O acórdão em causa confirmou «inteiramente o julgado em 1ª Instância dado o acerto da decisão e da sua fundamentação», na qual se insere o seguinte trecho, aliás, reproduzido pelo acórdão:
«No período de vigência do CPCI, foi deduzida a presente impugnação que, por essa mesma razão apenas poderia contar com a repartição do ónus da prova dele constante.
No dia 1 de Julho de 1991, entrou em vigor o Código de Processo Tributário (CPC) que, no seu artº 121º estabelece: “Sempre que da prova produzida resulte fundada dúvida sobre a existência e quantificação do facto tributário, deverá o acto tributário ser anulado”.
O STA, nomeadamente no acórdão nº 22754, proferido em 24 de Março do corrente ano, e, seguramente ainda não publicado, definiu, claramente que “o artº 121º, do CPT que se refere à existência de dúvida, em questão de facto sobre a existência e quantificação do facto tributário, a favor do contribuinte, não se aplica aos factos integrantes do acto tributário antes da sua entrada em vigor».
Ou seja, o TCA, secundando a 1ª instância, entendeu que a dúvida acerca da existência e quantificação do facto tributário não era, no caso, de desfazer em benefício do impugnante, posto que não era aplicável o comando do artigo 121º do CPT.
Ora, o STA optara, no acórdão de 18 de Dezembro de 1995, proferido neste processo, por doutrina oposta à consagrada no invocado pela 1ª instância e pelo TCA. E foi expresso ao mandá-la aplicar ao caso: disse que na decisão da presente impugnação devia observar-se «sempre o regime estabelecido pelo artº 121º do CPT».
A 1ª instância e o TCA afastaram-se, nesta parte, da injunção do STA: entenderam que aquele regime não lograva aplicação, e que, por isso, a dúvida não bafejava o impugnante.
E não há incerteza quanto à dúvida em que ficaram.
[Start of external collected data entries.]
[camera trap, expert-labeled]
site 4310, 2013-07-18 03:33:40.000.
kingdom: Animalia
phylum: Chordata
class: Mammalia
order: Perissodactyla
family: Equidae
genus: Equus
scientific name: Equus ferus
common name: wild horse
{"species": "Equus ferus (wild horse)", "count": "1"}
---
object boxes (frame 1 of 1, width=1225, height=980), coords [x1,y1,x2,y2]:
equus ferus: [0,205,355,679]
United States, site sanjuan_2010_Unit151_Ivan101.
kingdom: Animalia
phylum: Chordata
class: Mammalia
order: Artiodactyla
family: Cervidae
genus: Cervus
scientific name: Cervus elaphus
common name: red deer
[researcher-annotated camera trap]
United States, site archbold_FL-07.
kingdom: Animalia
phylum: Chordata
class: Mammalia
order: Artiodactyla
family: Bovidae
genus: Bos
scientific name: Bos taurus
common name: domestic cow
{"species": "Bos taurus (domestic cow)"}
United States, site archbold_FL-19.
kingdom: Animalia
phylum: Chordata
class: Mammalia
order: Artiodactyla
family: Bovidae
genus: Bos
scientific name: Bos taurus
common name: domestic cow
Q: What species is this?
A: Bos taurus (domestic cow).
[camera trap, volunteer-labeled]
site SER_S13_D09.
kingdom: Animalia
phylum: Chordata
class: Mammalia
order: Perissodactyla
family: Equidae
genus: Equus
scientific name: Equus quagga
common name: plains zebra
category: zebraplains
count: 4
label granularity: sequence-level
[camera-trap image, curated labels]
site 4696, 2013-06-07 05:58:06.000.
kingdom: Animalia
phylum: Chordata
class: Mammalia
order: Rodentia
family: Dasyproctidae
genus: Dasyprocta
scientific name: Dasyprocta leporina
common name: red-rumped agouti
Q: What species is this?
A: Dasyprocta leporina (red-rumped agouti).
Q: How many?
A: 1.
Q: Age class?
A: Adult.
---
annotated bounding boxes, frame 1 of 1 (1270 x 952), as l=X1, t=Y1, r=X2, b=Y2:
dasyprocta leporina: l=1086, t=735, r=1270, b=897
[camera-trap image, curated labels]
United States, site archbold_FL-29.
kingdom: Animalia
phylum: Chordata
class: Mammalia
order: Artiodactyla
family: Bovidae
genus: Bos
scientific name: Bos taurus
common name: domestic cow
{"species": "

De outro modo, aliás, se não justificaria a profissão que fizeram, ao afirmar, de modo explícito, que a decisão assentava, entre outros fundamentos, na não aplicação do regime daquele artigo 121º. Nem essa dúvida poderia inexistir, pois, tendo apurado que o recorrente é coleccionador de arte, que adquire quer por troca, quer por oferta, quer por compra, e que realizou parte da sua quota social na galeria que fundou mediante obras da sua colecção, e que a mesma galeria lhe adquiriu e pagou obras de autoria de outros artistas, não puderam as instâncias apurar se estas últimas integravam ou não a sua colecção pessoal, nem a que título e com que intuito as detinha quando as alienou.
Em súmula, o acórdão recorrido, ao afastar a aplicação da regra do artigo 121º do CPT, ao caso aplicável, já porque o TCA manifestou as suas dúvidas sobre a existência e quantificação do facto tributário; já porque, nestas circunstâncias, se lhe impunha julgar de acordo com o aludido preceito, até por imposição do aresto antes proferido, no processo, por este STA – o acórdão recorrido, dizíamos, não pode subsistir, pela procedência das conclusões das alegações do recurso.
4. Termos em que acordam, em conferência, os juízes da Secção de Contencioso Tributário deste Supremo Tribunal Administrativo em, concedendo provimento ao recurso jurisdicional, revogar o acórdão impugnado e, com ele, a sentença que confirmou, julgando procedente a impugnação do acto de liquidação, que, consequentemente, fica anulado.
Sem custas.
Lisboa, 16 de Março de 2005. – Baeta de Queiroz – (relator) – Brandão de Pinho – Fonseca Limão.